KPK Usut Aliran Suap Proyek ke Ade Kuswara, Kepala Dinas SDABMBK Bekasi Kembali Diperiksa
JAKARTA – Temporatur.com
Komisi Pemberantasan Korupsi (KPK) terus mendalami kasus dugaan suap ijon proyek yang menjerat Bupati Bekasi nonaktif, Ade Kuswara.
Pada Selasa (3/3/2026), penyidik kembali memanggil Kepala Dinas Sumber Daya Air Bina Marga dan Bina Konstruksi (SDABMBK) Kabupaten Bekasi, Henri Lincoln, untuk menjalani pemeriksaan.
Pemeriksaan ini difokuskan pada penelusuran aliran dana yang diduga mengalir ke kantong Ade Kuswara melalui berbagai proyek di lingkungan Pemerintah Kabupaten Bekasi.

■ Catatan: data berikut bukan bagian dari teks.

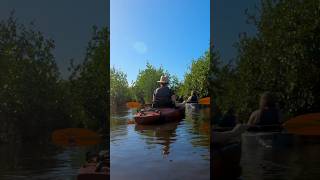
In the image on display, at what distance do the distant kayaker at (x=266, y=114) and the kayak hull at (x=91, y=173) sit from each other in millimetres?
1657

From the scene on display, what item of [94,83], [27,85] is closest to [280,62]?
[94,83]

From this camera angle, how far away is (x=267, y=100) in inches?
172

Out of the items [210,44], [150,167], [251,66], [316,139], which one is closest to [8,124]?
[150,167]

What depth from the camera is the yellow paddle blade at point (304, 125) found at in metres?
4.28

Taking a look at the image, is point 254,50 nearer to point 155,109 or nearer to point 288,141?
point 288,141

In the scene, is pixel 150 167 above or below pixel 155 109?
below

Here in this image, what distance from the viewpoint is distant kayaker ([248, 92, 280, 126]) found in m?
4.30

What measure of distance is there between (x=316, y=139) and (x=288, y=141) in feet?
0.98

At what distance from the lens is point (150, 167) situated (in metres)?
5.37

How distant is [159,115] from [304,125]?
4.06 metres

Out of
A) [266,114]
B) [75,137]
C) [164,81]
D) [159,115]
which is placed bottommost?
[75,137]

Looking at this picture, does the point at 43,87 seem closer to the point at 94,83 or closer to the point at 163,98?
the point at 94,83

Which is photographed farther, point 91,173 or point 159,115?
point 159,115

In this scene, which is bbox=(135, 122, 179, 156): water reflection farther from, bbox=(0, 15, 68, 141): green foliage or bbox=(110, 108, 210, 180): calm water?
bbox=(0, 15, 68, 141): green foliage
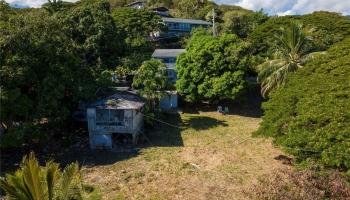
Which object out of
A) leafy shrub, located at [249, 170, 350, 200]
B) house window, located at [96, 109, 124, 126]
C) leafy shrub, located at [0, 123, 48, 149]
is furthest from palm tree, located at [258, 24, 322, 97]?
leafy shrub, located at [0, 123, 48, 149]

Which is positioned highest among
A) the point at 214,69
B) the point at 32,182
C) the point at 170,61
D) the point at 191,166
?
the point at 170,61

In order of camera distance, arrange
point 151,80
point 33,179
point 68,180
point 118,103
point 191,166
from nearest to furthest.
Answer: point 33,179 → point 68,180 → point 191,166 → point 118,103 → point 151,80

Juru Bicara KPK, Budi Prasetyo, menjelaskan bahwa praktik suap ini melibatkan pihak swasta, salah satunya berinisial SRJ (Sarjan), yang diketahui mengerjakan berbagai proyek di sejumlah dinas. KPK menduga uang suap yang diterima Bupati berasal dari setoran proyek-proyek tersebut.
“Dalam perkara suap ijon proyek ini, diduga pihak swasta, SRJ, melakukan pekerjaan di berbagai dinas di Kabupaten Bekasi. Termasuk dugaan aliran uang kepada pihak Bupati itu juga didapat dari beberapa dinas,” ujar Budi Prasetyo di Gedung Merah Putih KPK, Jakarta Selatan.

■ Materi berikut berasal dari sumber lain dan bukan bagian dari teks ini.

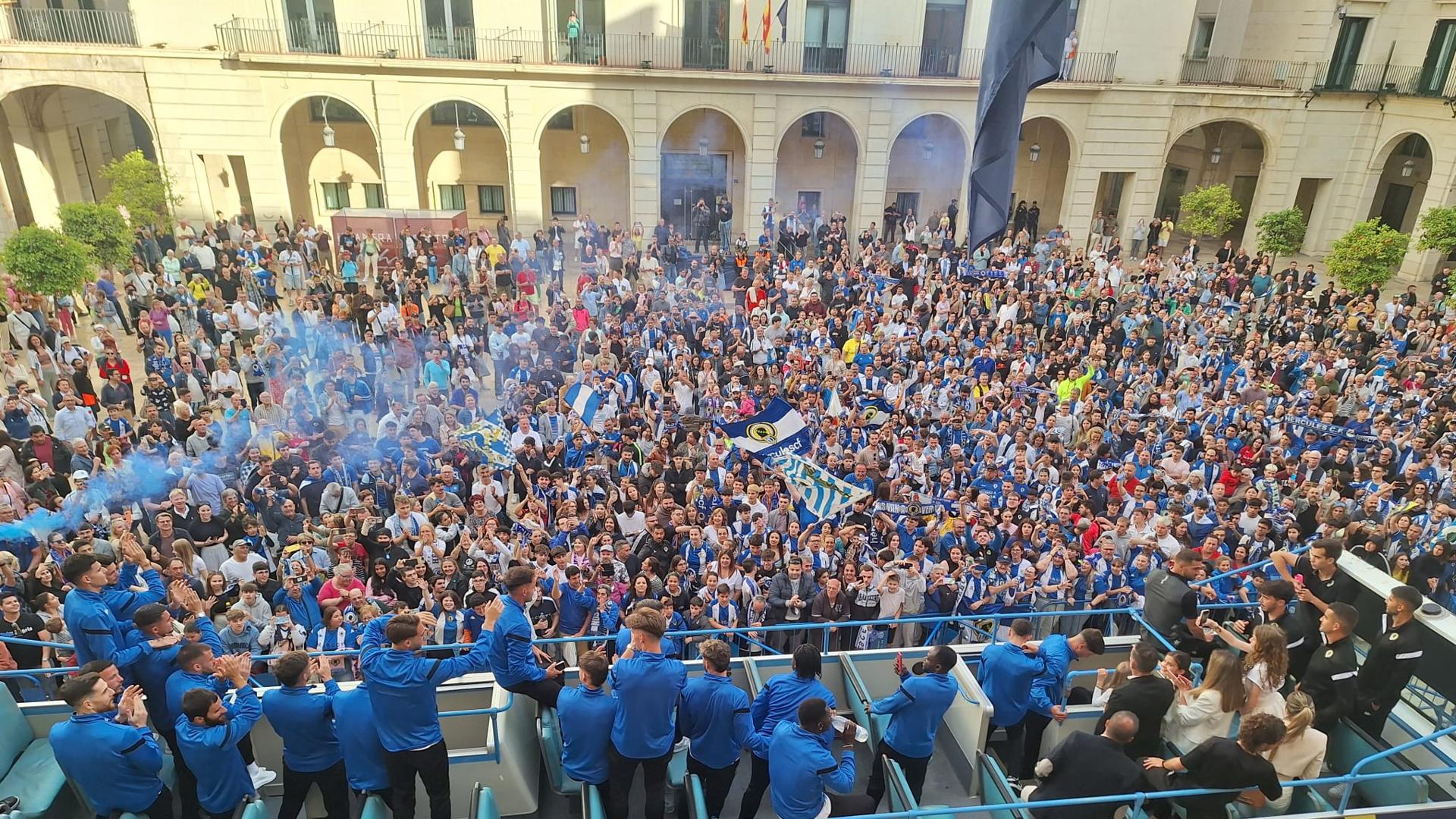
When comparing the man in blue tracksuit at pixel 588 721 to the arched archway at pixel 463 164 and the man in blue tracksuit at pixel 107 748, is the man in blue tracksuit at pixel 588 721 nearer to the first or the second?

Budi menambahkan bahwa keterangan dari sejumlah saksi, termasuk Henri Lincoln, sangat diperlukan untuk merangkai kronologi dan memperkuat bukti mengenai sumber serta distribusi uang haram tersebut.
“Itu yang kemudian masih akan terus ditelusuri. Dalam rangkaian penyidikan ini, sejumlah saksi dimintai keterangan untuk menjelaskan hal tersebut,” tegasnya, dilansir dari detik.com
Kasus suap ijon proyek ini menjadi perhatian publik setelah terungkapnya pola pemberian “uang muka” oleh pihak swasta kepada pejabat daerah demi memenangkan tender pengerjaan infrastruktur di Kabupaten Bekasi.
KPK berkomitmen untuk menuntaskan penyidikan hingga seluruh pihak yang terlibat dapat dimintai pertanggungjawaban hukum.